**TAREA:** Copia de nuevo las líneas comprendidas entre la que contiene "What among bbox=(67, 37, 105, 177): metal" y la que contiene "388 centimetres", ambas incluidas. Sustituye "sneaker" por "shoe" y deja todo lo demás sin cambios.

**FILAS:**

☆ ☆ ☆ ☆ ☆ ☆ ☆

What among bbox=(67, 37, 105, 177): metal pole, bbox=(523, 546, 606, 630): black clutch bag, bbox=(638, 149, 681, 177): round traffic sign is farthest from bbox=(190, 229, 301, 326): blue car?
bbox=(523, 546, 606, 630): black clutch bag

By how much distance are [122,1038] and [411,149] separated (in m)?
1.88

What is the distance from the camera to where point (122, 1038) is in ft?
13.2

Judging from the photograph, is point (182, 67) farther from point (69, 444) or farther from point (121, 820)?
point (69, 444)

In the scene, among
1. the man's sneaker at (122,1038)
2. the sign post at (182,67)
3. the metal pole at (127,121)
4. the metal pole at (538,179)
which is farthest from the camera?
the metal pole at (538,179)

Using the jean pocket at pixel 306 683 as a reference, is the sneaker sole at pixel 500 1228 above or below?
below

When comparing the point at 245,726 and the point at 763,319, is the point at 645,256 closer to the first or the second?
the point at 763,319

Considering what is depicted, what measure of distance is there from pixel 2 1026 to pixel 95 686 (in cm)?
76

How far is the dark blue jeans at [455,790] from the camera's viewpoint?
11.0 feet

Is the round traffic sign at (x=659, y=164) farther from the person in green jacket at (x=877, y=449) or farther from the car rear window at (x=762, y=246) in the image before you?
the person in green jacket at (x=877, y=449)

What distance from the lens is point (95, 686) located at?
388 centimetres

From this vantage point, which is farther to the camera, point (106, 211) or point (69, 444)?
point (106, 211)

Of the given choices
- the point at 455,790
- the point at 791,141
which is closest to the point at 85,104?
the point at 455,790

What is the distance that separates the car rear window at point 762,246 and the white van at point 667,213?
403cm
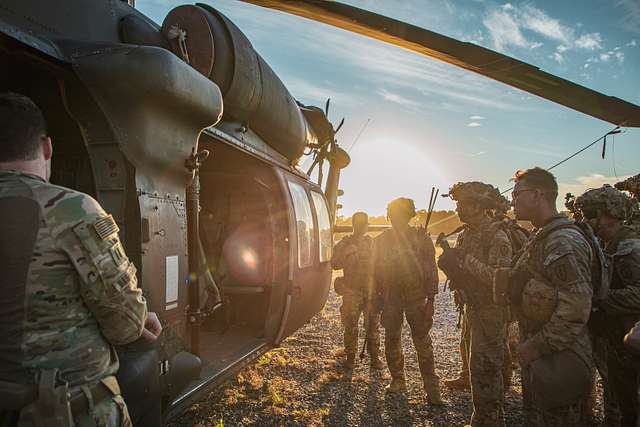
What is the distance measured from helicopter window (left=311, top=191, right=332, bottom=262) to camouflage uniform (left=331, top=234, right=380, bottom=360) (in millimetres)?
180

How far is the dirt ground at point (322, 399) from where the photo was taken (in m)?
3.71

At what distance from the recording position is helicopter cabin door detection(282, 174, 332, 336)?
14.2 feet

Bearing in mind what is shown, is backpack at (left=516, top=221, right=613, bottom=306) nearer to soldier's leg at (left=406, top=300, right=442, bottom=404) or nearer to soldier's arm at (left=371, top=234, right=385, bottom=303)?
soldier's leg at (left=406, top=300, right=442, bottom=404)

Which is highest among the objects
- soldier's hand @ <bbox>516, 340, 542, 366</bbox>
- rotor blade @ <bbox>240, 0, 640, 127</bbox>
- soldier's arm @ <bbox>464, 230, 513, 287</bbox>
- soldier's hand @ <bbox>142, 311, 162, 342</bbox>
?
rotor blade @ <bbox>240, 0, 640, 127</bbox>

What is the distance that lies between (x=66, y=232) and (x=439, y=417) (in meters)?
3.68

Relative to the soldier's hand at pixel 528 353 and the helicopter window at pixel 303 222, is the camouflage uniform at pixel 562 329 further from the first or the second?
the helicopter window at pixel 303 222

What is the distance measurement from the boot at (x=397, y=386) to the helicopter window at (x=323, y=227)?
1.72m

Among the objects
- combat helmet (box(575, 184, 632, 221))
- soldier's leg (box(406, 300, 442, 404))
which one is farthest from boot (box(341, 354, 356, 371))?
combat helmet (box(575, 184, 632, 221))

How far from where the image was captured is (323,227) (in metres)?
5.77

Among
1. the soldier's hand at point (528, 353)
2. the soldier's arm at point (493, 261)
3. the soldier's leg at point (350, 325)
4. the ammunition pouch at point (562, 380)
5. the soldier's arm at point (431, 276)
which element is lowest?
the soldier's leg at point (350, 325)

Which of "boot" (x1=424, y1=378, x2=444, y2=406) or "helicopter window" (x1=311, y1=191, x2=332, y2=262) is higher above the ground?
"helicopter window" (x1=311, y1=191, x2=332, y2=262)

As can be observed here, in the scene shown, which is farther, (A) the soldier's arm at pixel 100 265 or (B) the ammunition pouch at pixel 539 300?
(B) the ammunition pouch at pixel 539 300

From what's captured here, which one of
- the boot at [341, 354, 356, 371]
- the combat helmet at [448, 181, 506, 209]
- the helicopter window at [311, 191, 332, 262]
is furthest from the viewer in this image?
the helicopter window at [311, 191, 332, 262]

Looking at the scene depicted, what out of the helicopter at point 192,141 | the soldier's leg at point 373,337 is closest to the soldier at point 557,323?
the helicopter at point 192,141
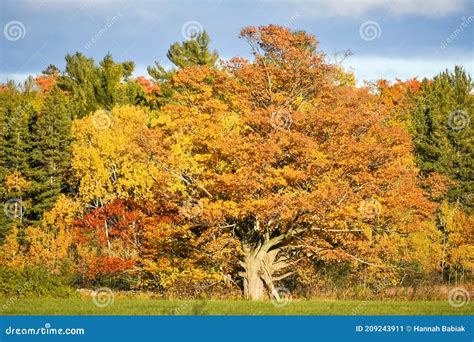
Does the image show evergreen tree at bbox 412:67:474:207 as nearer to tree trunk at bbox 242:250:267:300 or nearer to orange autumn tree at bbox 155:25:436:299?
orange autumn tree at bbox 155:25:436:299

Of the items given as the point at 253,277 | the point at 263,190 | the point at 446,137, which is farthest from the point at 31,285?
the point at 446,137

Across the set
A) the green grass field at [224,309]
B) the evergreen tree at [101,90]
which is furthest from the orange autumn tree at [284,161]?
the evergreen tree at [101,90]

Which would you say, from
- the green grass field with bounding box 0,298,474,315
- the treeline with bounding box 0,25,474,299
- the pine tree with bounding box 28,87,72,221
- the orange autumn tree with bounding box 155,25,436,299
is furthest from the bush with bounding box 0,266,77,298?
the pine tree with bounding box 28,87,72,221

☆ ☆ ☆ ☆ ☆ ☆ ☆

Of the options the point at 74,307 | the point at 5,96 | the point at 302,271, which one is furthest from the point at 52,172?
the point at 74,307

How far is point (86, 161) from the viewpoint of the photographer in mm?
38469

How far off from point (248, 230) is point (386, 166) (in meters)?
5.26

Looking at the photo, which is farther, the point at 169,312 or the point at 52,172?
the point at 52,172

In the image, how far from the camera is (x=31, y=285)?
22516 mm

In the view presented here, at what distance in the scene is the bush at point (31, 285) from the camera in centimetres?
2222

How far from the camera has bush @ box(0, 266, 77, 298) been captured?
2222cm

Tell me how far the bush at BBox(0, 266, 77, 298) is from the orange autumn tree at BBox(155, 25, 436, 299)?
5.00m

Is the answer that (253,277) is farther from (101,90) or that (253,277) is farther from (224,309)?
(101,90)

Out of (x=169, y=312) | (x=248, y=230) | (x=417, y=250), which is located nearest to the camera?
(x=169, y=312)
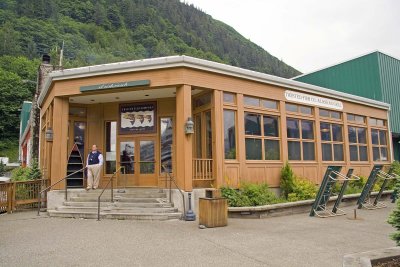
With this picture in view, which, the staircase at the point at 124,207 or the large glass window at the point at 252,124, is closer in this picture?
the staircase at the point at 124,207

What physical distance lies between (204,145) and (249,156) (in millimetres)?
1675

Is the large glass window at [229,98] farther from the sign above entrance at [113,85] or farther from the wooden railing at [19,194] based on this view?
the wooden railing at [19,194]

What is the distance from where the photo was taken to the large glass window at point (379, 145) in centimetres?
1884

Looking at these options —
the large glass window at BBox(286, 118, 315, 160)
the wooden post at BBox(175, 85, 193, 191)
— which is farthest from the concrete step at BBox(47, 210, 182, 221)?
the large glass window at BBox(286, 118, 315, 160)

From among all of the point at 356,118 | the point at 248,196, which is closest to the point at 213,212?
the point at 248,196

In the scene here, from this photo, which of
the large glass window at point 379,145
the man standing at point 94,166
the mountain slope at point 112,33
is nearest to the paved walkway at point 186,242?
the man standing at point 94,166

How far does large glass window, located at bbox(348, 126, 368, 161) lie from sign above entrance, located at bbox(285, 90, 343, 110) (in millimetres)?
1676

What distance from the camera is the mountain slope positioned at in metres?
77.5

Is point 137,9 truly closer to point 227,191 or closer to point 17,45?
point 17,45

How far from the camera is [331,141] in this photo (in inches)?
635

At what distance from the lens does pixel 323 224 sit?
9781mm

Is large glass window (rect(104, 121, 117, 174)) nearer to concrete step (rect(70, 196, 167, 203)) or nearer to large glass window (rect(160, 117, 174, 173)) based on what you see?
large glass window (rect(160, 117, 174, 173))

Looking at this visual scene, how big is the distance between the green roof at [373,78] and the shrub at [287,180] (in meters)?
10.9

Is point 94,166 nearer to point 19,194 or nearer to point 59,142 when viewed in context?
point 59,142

☆ ☆ ☆ ☆ ☆ ☆ ☆

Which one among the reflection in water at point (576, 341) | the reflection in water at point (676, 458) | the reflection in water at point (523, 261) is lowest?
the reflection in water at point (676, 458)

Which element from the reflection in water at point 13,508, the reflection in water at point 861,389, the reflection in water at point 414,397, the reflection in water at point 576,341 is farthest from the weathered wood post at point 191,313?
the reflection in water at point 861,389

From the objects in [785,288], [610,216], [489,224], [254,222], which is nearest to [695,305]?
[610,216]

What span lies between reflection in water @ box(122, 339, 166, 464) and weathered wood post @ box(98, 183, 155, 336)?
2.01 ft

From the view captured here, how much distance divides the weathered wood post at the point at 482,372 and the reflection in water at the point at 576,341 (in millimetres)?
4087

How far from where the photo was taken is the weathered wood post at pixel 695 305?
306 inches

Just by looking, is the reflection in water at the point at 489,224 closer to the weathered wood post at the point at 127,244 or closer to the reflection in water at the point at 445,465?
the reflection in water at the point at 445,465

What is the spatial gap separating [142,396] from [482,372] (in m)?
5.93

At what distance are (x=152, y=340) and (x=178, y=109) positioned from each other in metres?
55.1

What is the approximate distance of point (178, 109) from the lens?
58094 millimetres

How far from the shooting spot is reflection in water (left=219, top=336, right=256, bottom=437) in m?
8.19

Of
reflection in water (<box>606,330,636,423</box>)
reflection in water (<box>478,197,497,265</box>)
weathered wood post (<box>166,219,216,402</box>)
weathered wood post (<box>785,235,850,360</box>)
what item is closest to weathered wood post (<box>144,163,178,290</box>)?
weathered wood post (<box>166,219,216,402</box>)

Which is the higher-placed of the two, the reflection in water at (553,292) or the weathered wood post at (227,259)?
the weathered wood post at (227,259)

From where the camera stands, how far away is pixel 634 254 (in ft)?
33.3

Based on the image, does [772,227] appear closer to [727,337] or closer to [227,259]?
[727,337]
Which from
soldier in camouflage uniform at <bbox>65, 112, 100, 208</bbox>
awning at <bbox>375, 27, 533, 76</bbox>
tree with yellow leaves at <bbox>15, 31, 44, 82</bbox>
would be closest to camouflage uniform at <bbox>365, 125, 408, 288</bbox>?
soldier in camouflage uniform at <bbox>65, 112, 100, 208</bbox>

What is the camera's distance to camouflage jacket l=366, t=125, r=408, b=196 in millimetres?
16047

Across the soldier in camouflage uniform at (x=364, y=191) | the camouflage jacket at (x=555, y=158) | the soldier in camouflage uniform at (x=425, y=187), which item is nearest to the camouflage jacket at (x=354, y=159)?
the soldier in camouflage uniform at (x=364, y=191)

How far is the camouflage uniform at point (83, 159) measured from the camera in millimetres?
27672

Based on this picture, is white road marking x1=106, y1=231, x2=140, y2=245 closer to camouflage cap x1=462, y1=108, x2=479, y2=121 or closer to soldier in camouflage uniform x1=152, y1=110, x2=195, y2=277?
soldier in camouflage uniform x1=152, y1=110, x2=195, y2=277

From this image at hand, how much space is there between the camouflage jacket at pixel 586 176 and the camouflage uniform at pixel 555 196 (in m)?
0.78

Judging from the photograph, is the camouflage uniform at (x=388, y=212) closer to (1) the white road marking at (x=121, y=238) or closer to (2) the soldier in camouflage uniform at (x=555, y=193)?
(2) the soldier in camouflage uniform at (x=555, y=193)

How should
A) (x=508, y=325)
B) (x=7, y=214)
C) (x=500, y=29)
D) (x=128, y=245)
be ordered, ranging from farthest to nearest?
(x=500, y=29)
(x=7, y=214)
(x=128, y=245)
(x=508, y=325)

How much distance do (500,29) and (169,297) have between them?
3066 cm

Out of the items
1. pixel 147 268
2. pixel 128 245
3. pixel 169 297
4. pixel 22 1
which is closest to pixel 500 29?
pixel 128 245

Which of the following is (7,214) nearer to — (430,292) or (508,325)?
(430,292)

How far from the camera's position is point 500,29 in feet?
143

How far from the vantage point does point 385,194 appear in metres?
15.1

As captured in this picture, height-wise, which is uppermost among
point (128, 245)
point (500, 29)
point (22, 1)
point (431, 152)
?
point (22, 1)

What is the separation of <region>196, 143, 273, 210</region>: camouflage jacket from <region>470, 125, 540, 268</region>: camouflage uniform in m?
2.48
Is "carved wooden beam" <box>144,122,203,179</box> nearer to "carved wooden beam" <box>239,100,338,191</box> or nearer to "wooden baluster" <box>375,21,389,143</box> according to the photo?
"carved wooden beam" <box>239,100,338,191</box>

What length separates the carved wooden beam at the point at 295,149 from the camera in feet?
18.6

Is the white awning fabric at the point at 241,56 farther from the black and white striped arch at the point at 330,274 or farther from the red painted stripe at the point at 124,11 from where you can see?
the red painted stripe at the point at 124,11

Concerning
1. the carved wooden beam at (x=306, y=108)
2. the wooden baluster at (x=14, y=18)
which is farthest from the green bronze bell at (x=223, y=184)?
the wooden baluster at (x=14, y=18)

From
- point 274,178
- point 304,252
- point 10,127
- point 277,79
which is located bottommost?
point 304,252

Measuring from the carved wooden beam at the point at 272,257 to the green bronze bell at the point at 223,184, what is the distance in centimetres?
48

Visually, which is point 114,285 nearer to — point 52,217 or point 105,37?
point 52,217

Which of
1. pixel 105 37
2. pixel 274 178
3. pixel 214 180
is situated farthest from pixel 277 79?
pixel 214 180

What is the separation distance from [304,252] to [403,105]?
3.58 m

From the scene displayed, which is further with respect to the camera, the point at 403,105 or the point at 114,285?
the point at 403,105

☆ ☆ ☆ ☆ ☆ ☆ ☆

**RESPUESTA:**
What among bbox=(67, 37, 105, 177): metal pole, bbox=(523, 546, 606, 630): black clutch bag, bbox=(638, 149, 681, 177): round traffic sign is farthest from bbox=(190, 229, 301, 326): blue car?
bbox=(523, 546, 606, 630): black clutch bag

By how much distance are [122,1038] and [411,149] separated (in m)?
1.88

What is the distance from the camera to where point (122, 1038) is in ft?
13.2

Judging from the photograph, is point (182, 67) farther from point (69, 444) or farther from point (121, 820)?
point (69, 444)

In the scene, among
1. the man's shoe at (122,1038)
2. the sign post at (182,67)
3. the metal pole at (127,121)
4. the metal pole at (538,179)
which is farthest from the camera?
the metal pole at (538,179)

Using the jean pocket at pixel 306 683 as a reference, is the shoe sole at pixel 500 1228 above or below?
below

When comparing the point at 245,726 and the point at 763,319, is the point at 645,256 closer to the first or the second?
the point at 763,319

Considering what is depicted, what measure of distance is there from pixel 2 1026 to pixel 95 686 (in cm)?
76

How far is the dark blue jeans at [455,790] from the camera's viewpoint?
11.0 feet

Is the round traffic sign at (x=659, y=164) farther from the person in green jacket at (x=877, y=449) or farther from the car rear window at (x=762, y=246) in the image before you?
the person in green jacket at (x=877, y=449)

What distance from the lens is point (95, 686) located at?
388 centimetres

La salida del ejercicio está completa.